Think about if you had a soda vending machine. There's only one soda machine and it's a shared resource. You have one thread that's a vendor (producer) who is responsible for keeping the machine stocked and N threads that are buyers (consumers) who want to get sodas out of the machine. The number of sodas in the machine is the integer value that will drive our semaphore.

Every buyer (consumer) thread that comes to the soda machine calls the semaphore down() method to take a soda. This will grab a soda from the machine and decrement the count of available sodas by 1. If there are sodas available, the code will just keep running past the down() statement without a problem. If no sodas are available, the thread will sleep here waiting to be notified of when soda is made available again (when there are more sodas in the machine).

The vendor (producer) thread would essentially be waiting for the soda machine to be empty. The vendor gets notified when the last soda is taken from the machine (and one or more consumers are potentially waiting to get sodas out). The vendor would restock the soda machine with the semaphore up() method, the available number of sodas would be incremented each time and thereby the waiting consumer threads would get notified that more soda is available.

The wait() and signal() methods of a synchronization variable tend to be hidden within the down() and up() operations of the semaphore.

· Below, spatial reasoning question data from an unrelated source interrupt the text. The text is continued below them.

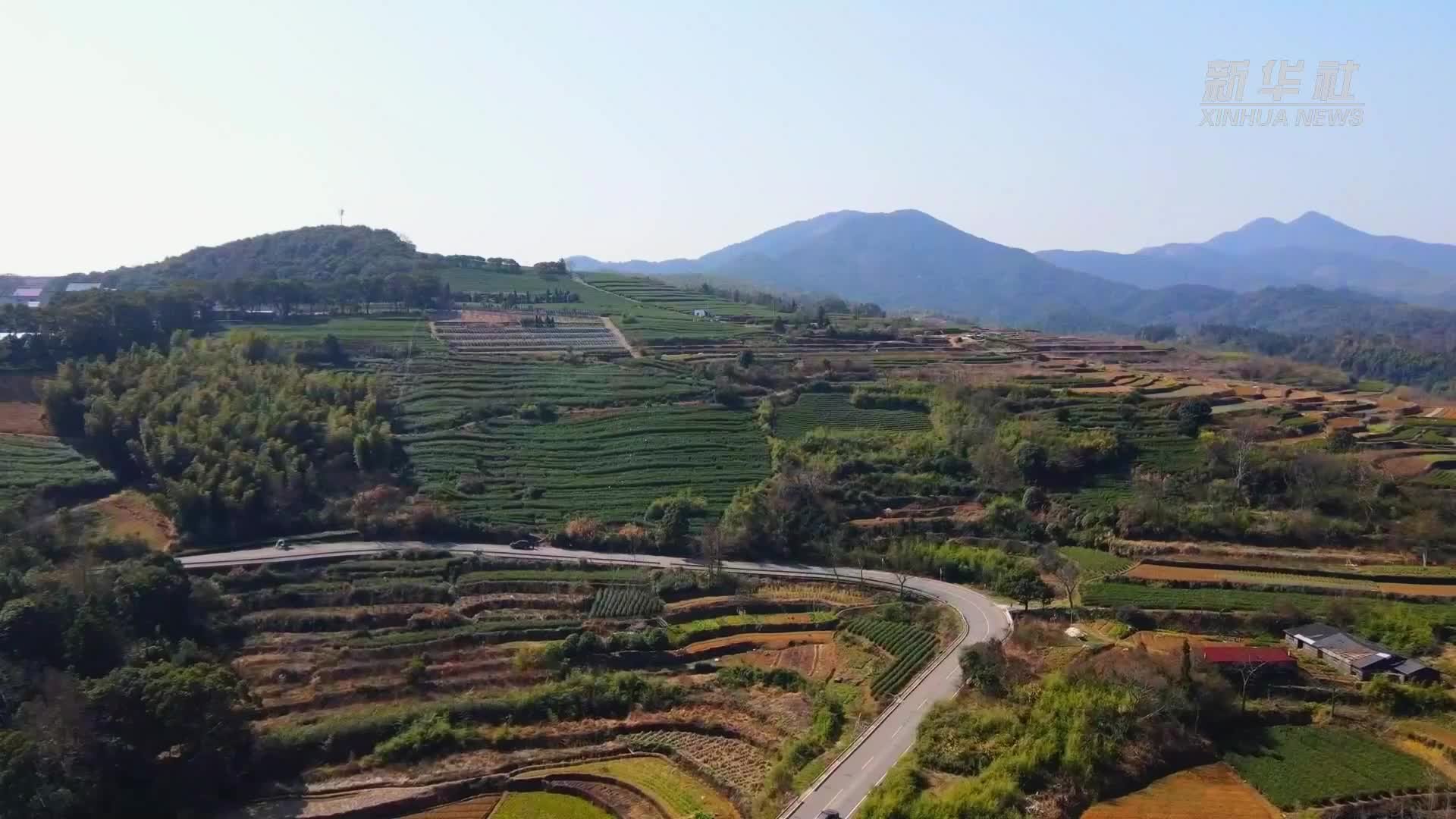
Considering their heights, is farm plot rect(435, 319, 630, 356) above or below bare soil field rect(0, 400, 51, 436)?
above

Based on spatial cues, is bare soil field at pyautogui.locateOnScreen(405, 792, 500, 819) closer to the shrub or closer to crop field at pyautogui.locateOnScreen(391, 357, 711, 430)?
the shrub

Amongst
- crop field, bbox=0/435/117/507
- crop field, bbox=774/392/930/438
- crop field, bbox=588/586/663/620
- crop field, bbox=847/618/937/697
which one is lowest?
crop field, bbox=588/586/663/620

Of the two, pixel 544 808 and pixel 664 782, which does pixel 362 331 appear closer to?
pixel 544 808

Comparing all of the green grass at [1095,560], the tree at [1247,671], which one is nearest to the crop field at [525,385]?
the green grass at [1095,560]

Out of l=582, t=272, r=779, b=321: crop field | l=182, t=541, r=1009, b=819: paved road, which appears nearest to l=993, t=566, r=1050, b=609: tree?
l=182, t=541, r=1009, b=819: paved road

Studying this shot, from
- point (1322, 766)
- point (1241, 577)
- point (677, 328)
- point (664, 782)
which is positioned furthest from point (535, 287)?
point (1322, 766)

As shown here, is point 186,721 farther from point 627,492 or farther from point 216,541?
point 627,492
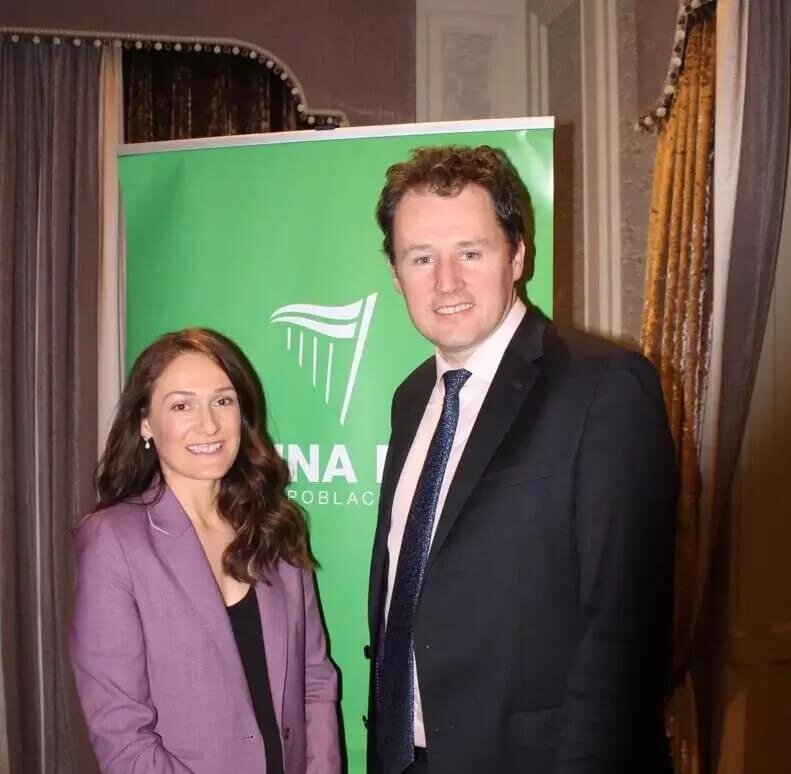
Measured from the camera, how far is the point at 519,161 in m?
1.81

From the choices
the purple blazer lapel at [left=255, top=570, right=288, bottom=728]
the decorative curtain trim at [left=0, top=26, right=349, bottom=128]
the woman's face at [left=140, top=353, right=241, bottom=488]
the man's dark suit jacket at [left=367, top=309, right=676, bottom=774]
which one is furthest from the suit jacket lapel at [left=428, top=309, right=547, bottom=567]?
the decorative curtain trim at [left=0, top=26, right=349, bottom=128]

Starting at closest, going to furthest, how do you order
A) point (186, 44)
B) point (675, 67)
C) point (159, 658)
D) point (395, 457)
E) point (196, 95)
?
point (159, 658), point (395, 457), point (675, 67), point (186, 44), point (196, 95)

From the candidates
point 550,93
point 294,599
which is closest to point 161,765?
point 294,599

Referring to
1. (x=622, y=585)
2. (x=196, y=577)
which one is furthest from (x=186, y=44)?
(x=622, y=585)

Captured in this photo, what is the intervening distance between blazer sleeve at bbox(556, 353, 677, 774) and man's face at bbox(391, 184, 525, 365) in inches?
13.2

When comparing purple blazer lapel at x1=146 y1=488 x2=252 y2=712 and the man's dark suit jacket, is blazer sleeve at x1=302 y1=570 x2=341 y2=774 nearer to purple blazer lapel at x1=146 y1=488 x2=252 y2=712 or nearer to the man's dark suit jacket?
purple blazer lapel at x1=146 y1=488 x2=252 y2=712

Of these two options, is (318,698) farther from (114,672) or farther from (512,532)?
(512,532)

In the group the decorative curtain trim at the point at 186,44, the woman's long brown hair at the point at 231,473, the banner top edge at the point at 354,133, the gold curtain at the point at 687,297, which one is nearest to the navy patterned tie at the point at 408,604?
the woman's long brown hair at the point at 231,473

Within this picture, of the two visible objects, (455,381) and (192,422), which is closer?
(455,381)

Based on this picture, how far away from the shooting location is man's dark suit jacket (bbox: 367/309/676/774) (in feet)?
3.80

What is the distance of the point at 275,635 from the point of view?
1535 millimetres

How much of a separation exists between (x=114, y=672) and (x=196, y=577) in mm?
225

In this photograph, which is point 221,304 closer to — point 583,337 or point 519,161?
point 519,161

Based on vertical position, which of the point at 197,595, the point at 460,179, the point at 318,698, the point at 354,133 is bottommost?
the point at 318,698
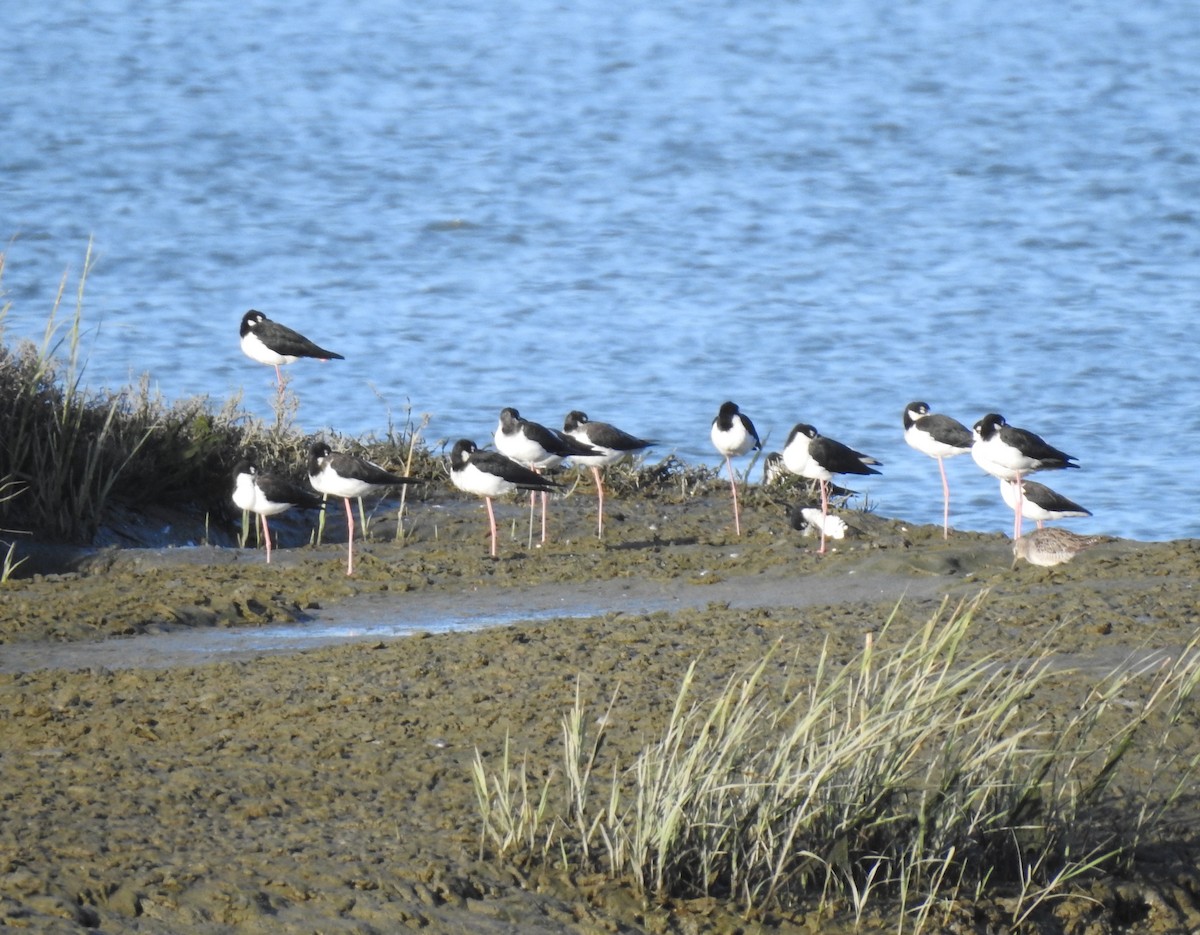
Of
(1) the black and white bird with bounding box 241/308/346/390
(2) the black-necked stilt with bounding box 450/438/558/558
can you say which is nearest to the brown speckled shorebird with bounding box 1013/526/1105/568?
(2) the black-necked stilt with bounding box 450/438/558/558

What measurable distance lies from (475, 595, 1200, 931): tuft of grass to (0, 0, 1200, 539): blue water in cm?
865

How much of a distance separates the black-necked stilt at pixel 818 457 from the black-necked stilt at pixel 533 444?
4.56 feet

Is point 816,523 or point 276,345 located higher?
point 276,345

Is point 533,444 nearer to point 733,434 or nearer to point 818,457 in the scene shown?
point 733,434

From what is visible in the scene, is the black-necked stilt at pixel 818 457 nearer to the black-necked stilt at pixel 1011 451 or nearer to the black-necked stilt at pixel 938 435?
the black-necked stilt at pixel 938 435

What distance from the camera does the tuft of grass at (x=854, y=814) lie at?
5449mm

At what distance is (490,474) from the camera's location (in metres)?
11.5

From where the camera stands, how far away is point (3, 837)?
5320 mm

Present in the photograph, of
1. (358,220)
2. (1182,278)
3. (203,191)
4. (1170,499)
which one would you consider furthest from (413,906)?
(203,191)

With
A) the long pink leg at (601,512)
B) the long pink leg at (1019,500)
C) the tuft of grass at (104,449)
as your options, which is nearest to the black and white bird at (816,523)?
the long pink leg at (1019,500)

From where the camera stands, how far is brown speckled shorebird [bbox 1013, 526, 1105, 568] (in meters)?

Certainly there's overlap between the two choices. There are many scenarios where a semaphore or a condition variable (or set of condition variables) could both serve your purposes. Both semaphores and condition variables are associated with a lock object that they use to maintain mutual exclusion, but then they provide extra functionality on top of the lock for synchronizing thread execution. It's mostly up to you to figure out which one makes the most sense for your situation.

That's not necessarily the most technical description, but that's how it makes sense in my head.


Let's reveal what's under the hood.

Conditional variable is essentially a wait-queue, that supports blocking-wait and wakeup operations, i.e. you can put a thread into the wait-queue and set its state to BLOCK, and get a thread out from it and set its state to READY.

Note that to use a conditional variable, two other elements are needed:

  • a condition (typically implemented by checking a flag or a counter)
  • a mutex that protects the condition

The protocol then becomes,

  1. acquire mutex
  2. check condition
  3. block and release mutex if condition is true, else release mutex

Semaphore is essentially a counter + a mutex + a wait queue. And it can be used as it is without external dependencies. You can use it either as a mutex or as a conditional variable.

Therefore, semaphore can be treated as a more sophisticated structure than conditional variable, while the latter is more lightweight and flexible.